Your objective
Copy out the rows from the line with "How distant is" up to and including the line with "Answer: water at", swapping "Reorder" for "Arrange" and leaving everything else the same.

====== Extracted data ======

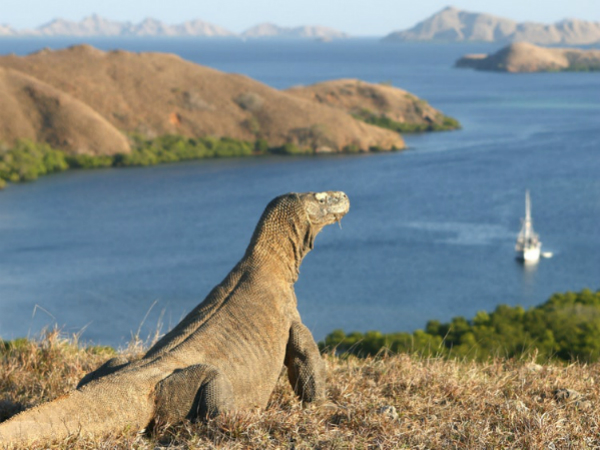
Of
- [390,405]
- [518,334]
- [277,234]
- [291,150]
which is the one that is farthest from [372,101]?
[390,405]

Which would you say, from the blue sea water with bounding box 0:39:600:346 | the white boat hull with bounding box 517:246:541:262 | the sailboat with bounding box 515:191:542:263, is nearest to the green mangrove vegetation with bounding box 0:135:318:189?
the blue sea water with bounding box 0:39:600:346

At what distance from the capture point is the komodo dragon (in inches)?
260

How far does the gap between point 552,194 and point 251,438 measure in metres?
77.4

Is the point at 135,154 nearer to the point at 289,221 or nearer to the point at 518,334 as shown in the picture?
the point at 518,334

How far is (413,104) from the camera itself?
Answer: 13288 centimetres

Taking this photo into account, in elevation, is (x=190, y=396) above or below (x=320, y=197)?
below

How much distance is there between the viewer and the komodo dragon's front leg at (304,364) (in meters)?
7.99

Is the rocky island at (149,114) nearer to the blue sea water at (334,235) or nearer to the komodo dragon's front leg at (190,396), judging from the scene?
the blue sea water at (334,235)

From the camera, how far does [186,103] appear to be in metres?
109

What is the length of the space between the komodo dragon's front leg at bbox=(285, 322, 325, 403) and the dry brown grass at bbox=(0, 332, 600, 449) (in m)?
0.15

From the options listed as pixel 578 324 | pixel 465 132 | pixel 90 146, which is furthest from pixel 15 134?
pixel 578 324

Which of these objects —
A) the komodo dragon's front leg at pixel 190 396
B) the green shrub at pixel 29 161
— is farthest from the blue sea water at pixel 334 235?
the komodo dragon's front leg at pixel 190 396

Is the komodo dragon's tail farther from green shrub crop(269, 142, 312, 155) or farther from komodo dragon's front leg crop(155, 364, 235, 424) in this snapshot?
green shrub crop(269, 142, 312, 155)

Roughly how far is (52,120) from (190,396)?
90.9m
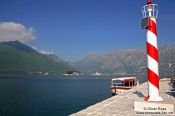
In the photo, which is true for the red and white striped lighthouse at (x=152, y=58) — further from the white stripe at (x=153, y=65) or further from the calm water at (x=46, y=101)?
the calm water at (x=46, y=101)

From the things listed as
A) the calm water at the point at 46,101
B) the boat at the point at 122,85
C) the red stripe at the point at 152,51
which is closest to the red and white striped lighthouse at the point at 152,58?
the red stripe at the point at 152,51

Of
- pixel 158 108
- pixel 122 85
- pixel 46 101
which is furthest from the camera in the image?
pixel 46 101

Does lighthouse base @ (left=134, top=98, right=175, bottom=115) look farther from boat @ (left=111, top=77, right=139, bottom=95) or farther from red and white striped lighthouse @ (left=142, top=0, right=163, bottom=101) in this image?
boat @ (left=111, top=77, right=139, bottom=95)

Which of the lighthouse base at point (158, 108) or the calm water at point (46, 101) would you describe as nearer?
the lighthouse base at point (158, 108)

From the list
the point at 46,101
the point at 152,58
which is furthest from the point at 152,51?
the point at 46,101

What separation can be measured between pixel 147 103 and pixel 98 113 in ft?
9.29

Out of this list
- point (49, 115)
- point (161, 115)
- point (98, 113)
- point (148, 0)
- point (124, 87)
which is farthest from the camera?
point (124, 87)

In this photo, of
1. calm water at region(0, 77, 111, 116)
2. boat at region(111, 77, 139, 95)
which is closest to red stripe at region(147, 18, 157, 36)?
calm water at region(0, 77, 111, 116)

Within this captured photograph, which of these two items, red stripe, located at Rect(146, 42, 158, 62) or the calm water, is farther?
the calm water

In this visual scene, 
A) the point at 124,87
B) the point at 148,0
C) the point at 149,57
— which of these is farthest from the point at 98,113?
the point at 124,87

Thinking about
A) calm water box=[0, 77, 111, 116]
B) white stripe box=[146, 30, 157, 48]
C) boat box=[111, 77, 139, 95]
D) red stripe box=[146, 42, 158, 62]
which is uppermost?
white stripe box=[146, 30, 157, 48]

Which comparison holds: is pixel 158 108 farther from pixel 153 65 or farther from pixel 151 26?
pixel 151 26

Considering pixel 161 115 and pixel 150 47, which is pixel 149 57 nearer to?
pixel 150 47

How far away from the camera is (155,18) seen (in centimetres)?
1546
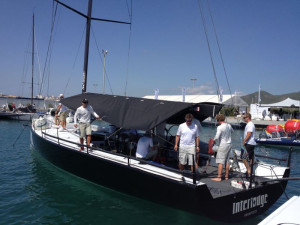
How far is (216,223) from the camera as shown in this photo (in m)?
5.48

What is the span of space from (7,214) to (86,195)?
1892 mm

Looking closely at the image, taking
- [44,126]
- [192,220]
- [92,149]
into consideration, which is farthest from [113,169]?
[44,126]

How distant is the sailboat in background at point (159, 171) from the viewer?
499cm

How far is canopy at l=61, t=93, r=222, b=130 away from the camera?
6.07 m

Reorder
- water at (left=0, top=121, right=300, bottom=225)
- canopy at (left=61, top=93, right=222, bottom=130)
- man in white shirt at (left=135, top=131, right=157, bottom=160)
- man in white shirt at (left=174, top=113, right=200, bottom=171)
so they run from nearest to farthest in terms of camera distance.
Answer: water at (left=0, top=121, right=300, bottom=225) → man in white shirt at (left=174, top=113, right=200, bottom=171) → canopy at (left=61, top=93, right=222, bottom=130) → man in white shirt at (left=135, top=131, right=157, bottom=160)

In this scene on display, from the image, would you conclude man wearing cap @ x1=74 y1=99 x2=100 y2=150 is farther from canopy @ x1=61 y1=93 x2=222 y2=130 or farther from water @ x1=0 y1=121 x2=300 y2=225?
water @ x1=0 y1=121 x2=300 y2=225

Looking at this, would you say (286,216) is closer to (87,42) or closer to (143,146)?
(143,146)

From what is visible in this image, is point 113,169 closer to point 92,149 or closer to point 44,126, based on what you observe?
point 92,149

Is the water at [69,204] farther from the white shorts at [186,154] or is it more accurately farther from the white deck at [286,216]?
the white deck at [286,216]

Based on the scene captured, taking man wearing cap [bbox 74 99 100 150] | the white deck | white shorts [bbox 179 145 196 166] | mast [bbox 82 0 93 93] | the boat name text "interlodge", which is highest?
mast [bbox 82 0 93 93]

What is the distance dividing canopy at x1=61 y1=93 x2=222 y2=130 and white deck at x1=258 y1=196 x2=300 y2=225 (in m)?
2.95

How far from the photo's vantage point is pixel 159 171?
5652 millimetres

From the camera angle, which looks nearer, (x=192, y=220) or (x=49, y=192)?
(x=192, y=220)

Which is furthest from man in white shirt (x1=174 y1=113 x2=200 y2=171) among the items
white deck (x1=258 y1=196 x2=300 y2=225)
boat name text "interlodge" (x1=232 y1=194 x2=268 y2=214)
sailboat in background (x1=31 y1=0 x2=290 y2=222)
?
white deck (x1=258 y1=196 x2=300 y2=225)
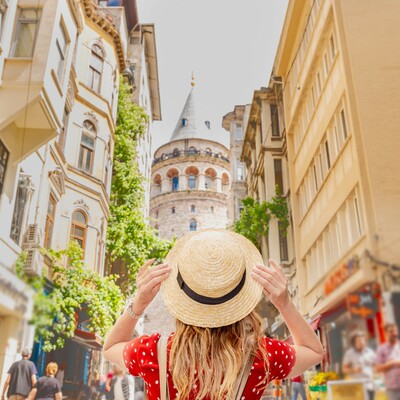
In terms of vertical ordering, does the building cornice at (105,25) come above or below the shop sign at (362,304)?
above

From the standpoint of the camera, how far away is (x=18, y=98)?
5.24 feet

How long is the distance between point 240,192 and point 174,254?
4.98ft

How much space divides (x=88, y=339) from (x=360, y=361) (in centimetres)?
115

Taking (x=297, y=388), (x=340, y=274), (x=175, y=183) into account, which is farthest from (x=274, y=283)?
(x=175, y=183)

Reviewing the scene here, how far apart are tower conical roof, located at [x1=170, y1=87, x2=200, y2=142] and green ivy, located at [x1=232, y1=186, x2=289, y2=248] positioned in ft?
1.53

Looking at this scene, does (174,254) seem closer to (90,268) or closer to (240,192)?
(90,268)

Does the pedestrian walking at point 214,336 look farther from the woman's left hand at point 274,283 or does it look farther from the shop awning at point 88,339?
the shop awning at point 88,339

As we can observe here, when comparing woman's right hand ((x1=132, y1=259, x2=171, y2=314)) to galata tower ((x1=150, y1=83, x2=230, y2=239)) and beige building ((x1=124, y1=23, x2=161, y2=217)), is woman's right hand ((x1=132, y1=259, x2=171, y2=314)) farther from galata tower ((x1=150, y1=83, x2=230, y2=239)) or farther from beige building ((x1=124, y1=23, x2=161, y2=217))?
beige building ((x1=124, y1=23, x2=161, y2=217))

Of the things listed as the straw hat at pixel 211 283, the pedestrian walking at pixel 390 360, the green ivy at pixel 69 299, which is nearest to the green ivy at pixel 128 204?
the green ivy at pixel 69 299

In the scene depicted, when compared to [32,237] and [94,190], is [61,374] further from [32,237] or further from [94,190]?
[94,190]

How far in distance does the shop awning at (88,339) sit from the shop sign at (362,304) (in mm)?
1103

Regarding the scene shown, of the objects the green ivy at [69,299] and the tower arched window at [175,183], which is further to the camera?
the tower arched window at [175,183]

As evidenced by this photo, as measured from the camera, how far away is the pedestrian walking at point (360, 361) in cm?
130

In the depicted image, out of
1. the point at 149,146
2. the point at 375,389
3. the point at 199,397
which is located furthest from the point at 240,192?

======

Written reply
How distant is the sailboat in background at point (159, 171) from the viewer?
499cm

How far is canopy at l=61, t=93, r=222, b=130 away from the camera?
6.07 m

Arrange
- water at (left=0, top=121, right=300, bottom=225)
- canopy at (left=61, top=93, right=222, bottom=130)
- man in white shirt at (left=135, top=131, right=157, bottom=160)
- man in white shirt at (left=174, top=113, right=200, bottom=171)
so they run from nearest to farthest in terms of camera distance.
Answer: water at (left=0, top=121, right=300, bottom=225) → man in white shirt at (left=174, top=113, right=200, bottom=171) → canopy at (left=61, top=93, right=222, bottom=130) → man in white shirt at (left=135, top=131, right=157, bottom=160)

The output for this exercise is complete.